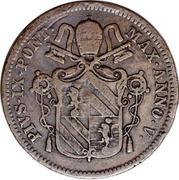 1 centesimo / 1 baiocco (Obverse Trial strike) – avers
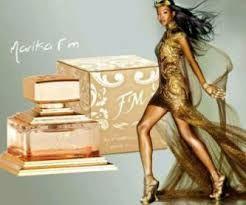 PARFUM FM 303 Rp 305.000,-  Perfume 20% Tersedia dalam kemasan 50 ml  Wewangian yang menggoda dari aroma blackcurrant dan pear, dikombinasikan dengan aroma peony, cotton flower dan wood.  http://fm-dcigroup.com/?m=profil=FMGresik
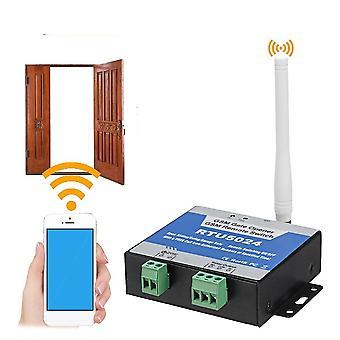 Wireless Remote Control Door Access Door / Gate Opener
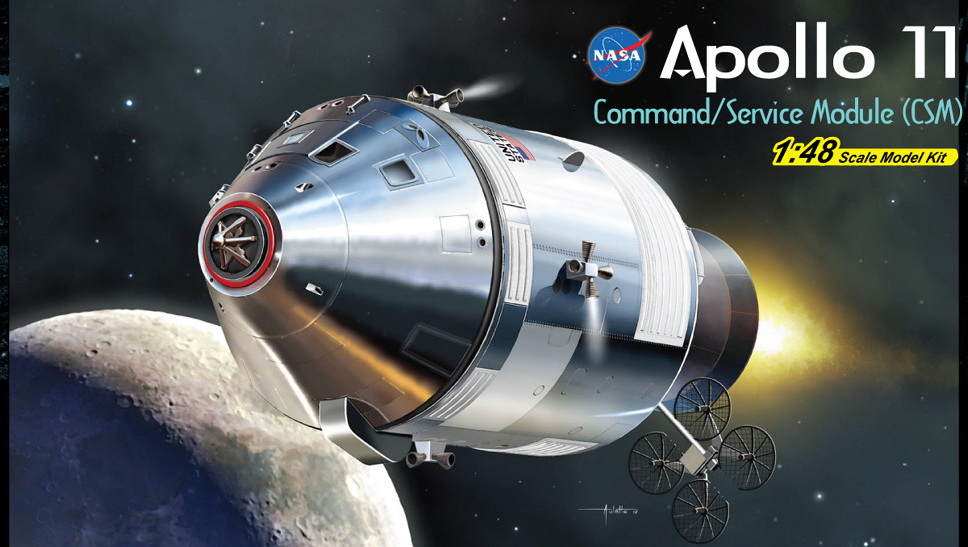 Dragon-11007  1:48 Apollo 11 Command/Service Module (CSM)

[EXERCISE BRIEF]: Every line above goes into your copy exactly; no images go in.

[SOLUTION TO THIS PROBLEM]:
 1 centesimo / 1 baiocco (Obverse Trial strike) – avers
 PARFUM FM 303 Rp 305.000,-  Perfume 20% Tersedia dalam kemasan 50 ml  Wewangian yang menggoda dari aroma blackcurrant dan pear, dikombinasikan dengan aroma peony, cotton flower dan wood.  http://fm-dcigroup.com/?m=profil=FMGresik
 Wireless Remote Control Door Access Door / Gate Opener
 Dragon-11007  1:48 Apollo 11 Command/Service Module (CSM)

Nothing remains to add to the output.